__Обязательное задание__. Продублируете дословно строки листинга, начиная со строки, где есть «Looking at the», и заканчивая последней строкой листинга включительно?

__Листинг для задания__.
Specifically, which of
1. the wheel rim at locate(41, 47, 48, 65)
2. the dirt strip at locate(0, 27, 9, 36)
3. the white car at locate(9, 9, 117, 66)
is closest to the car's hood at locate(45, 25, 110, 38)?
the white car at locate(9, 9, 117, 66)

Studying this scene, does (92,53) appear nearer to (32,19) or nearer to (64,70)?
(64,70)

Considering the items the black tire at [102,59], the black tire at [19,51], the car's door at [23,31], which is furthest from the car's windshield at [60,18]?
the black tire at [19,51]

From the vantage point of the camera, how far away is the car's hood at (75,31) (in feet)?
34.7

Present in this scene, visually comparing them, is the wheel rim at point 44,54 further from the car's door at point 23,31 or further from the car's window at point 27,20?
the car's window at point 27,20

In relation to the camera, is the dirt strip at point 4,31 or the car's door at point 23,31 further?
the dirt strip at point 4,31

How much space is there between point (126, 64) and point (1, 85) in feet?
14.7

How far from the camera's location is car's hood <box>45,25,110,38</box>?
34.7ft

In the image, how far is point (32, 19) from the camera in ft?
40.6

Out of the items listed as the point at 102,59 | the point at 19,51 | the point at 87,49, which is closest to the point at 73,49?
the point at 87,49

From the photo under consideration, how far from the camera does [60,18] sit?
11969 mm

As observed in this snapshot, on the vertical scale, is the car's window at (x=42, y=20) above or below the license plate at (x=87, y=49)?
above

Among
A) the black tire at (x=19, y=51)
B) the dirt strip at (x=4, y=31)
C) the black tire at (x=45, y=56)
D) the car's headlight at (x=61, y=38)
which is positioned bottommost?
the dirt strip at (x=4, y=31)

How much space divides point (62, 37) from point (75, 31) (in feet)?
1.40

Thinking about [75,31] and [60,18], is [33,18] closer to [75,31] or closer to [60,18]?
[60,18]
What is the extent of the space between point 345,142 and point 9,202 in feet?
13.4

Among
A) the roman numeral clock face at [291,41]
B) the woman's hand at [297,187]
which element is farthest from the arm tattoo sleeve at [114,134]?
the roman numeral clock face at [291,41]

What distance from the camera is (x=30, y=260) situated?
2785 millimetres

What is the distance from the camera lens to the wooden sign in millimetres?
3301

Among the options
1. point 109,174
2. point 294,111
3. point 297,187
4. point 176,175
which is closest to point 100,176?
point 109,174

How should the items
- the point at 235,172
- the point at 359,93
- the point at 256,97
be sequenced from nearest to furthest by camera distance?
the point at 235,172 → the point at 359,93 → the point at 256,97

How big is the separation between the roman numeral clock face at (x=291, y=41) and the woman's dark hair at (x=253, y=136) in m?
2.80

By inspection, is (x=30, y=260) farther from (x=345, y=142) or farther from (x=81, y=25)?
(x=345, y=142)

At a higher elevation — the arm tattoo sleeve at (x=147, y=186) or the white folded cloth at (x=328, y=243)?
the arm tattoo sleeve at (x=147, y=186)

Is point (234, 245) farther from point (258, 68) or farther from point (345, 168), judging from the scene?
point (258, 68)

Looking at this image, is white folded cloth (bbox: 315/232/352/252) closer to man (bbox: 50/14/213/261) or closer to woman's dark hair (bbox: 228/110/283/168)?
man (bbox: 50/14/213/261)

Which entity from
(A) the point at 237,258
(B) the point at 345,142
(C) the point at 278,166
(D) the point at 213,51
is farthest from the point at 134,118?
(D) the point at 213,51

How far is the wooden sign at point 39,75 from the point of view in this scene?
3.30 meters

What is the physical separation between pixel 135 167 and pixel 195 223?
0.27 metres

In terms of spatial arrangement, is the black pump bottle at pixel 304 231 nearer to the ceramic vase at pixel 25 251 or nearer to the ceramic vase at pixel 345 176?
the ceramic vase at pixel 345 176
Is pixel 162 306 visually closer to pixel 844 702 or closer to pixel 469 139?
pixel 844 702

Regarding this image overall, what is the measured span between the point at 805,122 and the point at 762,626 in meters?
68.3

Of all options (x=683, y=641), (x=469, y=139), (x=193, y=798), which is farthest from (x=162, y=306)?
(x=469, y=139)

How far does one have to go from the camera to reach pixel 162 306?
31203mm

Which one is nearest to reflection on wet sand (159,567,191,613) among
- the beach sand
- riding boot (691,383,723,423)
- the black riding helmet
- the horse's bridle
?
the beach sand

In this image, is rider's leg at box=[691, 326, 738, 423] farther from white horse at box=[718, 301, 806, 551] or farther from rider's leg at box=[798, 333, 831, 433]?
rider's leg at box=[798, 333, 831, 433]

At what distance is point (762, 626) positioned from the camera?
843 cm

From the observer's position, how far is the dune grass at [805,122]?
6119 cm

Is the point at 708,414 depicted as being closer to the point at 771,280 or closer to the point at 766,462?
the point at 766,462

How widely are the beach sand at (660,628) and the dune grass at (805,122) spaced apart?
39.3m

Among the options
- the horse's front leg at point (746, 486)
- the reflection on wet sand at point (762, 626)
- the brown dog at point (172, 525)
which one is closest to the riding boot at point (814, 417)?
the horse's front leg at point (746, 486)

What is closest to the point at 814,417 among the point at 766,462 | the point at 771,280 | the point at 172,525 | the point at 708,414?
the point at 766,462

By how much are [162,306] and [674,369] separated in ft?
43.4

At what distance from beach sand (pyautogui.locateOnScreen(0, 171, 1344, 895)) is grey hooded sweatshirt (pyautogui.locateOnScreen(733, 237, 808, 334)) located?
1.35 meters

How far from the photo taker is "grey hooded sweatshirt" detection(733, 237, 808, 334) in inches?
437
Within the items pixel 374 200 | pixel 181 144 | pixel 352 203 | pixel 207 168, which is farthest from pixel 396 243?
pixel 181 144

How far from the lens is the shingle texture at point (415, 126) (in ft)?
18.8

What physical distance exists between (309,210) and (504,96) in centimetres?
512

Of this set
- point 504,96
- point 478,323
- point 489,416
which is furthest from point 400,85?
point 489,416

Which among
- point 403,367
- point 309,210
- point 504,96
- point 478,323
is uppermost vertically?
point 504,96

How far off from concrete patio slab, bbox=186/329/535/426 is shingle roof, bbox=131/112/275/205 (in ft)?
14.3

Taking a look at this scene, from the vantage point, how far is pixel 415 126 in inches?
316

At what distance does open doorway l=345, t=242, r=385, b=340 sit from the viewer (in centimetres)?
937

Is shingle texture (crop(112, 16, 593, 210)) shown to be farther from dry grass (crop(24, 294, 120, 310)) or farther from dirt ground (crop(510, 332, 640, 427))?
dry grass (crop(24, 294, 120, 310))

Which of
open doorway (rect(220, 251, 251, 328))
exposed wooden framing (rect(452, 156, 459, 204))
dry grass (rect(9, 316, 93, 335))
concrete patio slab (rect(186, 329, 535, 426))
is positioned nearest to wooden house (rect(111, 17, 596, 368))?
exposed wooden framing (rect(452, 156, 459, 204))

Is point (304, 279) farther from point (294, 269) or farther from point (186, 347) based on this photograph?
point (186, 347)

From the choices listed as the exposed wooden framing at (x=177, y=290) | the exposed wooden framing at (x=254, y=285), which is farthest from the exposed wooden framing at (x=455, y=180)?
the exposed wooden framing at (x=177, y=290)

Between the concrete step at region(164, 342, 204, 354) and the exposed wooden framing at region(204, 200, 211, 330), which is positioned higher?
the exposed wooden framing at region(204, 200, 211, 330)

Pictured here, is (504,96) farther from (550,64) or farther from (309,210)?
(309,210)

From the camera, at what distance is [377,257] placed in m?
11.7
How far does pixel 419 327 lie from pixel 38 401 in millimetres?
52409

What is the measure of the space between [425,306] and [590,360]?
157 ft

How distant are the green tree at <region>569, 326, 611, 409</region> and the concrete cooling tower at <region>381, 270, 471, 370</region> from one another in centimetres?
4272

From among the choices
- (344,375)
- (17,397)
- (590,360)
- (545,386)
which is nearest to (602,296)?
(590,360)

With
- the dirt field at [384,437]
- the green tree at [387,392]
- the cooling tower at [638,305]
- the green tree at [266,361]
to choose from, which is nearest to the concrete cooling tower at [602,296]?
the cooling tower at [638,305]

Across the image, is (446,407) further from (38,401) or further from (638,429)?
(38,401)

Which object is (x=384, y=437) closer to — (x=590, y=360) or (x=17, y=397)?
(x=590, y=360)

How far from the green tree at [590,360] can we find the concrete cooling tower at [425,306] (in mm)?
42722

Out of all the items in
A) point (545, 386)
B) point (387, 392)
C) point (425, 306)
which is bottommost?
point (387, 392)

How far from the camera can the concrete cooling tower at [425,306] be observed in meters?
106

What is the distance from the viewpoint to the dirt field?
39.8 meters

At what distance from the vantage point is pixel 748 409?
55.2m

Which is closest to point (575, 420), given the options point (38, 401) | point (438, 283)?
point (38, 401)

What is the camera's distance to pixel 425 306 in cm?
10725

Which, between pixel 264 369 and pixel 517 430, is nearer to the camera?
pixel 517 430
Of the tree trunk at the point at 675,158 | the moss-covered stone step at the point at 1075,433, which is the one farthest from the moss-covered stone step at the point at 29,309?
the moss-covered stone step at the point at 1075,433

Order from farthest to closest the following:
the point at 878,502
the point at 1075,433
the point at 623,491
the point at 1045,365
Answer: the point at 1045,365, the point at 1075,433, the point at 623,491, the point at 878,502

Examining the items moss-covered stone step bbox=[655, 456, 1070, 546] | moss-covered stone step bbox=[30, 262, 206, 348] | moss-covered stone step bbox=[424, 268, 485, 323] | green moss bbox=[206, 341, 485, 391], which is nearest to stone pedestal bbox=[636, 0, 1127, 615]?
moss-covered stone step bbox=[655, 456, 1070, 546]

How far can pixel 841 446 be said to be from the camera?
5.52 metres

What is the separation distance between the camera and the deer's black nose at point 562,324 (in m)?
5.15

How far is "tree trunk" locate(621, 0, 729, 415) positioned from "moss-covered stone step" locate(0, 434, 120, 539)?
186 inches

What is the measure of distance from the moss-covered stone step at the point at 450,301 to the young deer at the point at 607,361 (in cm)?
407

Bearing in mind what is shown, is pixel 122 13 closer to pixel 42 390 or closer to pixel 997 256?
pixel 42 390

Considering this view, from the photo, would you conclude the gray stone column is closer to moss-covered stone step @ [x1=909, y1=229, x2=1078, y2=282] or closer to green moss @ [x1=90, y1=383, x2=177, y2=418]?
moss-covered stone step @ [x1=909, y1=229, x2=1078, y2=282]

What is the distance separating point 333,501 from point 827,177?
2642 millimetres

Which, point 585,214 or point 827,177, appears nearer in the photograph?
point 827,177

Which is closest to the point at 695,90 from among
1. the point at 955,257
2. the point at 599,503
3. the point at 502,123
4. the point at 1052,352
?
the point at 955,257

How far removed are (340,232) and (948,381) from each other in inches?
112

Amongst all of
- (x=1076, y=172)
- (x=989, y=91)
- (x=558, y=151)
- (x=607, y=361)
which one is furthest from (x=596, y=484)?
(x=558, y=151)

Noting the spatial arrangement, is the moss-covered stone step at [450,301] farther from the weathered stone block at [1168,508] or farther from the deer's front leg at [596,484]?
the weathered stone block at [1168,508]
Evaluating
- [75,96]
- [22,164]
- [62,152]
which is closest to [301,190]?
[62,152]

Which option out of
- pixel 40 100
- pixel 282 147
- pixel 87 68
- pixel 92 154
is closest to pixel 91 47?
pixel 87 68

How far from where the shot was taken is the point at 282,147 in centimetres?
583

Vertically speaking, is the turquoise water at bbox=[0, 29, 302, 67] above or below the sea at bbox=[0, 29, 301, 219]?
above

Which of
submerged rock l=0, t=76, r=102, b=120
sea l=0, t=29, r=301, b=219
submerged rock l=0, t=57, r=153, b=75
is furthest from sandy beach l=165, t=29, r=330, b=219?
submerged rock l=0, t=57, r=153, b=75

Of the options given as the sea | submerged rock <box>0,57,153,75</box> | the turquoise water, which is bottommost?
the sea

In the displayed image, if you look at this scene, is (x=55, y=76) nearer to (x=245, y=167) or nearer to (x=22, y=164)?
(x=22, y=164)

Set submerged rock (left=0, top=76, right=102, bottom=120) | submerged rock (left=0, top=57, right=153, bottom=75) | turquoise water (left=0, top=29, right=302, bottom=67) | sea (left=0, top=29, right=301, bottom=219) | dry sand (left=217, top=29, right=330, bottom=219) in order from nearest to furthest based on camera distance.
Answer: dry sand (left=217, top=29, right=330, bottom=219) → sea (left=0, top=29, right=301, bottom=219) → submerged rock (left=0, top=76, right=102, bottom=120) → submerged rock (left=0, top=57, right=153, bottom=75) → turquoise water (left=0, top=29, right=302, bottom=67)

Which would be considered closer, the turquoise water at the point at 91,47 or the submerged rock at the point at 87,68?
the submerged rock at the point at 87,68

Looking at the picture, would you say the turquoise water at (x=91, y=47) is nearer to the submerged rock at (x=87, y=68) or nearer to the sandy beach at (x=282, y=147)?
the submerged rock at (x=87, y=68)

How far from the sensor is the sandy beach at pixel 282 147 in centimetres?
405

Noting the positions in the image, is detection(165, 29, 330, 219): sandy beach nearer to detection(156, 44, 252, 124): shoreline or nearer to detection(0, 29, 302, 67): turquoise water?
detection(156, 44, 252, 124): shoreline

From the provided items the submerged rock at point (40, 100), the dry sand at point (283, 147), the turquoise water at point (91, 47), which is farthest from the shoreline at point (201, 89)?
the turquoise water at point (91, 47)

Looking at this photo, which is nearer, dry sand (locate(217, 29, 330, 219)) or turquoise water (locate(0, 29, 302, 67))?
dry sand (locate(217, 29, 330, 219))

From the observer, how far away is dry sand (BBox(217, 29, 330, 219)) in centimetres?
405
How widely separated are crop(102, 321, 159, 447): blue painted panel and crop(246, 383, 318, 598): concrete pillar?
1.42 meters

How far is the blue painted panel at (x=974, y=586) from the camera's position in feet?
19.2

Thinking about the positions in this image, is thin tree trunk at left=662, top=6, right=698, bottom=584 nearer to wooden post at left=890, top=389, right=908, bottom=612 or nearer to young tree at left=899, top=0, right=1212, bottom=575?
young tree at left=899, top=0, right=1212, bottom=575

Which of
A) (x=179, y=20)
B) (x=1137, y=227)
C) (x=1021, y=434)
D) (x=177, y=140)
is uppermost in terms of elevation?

__Результат задания__.
Looking at the picture, would you say the turquoise water at (x=91, y=47) is nearer to the submerged rock at (x=87, y=68) or nearer to the sandy beach at (x=282, y=147)?
the submerged rock at (x=87, y=68)

How far from the sensor is the sandy beach at pixel 282 147 in centimetres?
405

Noting the positions in the image, is detection(165, 29, 330, 219): sandy beach nearer to detection(156, 44, 252, 124): shoreline or nearer to detection(0, 29, 302, 67): turquoise water?
detection(156, 44, 252, 124): shoreline

From the provided items the submerged rock at point (40, 100), the dry sand at point (283, 147), the turquoise water at point (91, 47), which is farthest from the shoreline at point (201, 89)?
the turquoise water at point (91, 47)

Looking at this photo, which is nearer, dry sand (locate(217, 29, 330, 219)) or turquoise water (locate(0, 29, 302, 67))?
dry sand (locate(217, 29, 330, 219))

From the observer, how far away is dry sand (BBox(217, 29, 330, 219)) in centimetres?
405
How widely separated are crop(102, 321, 159, 447): blue painted panel and crop(246, 383, 318, 598): concrete pillar?
1.42 meters

How far is the blue painted panel at (x=974, y=586) from the camera's position in feet?
19.2

Thinking about the positions in this image, is thin tree trunk at left=662, top=6, right=698, bottom=584 nearer to wooden post at left=890, top=389, right=908, bottom=612 or nearer to young tree at left=899, top=0, right=1212, bottom=575?
young tree at left=899, top=0, right=1212, bottom=575

Which of
A) (x=179, y=20)
B) (x=1137, y=227)
C) (x=1021, y=434)
D) (x=177, y=140)
is uppermost in terms of elevation?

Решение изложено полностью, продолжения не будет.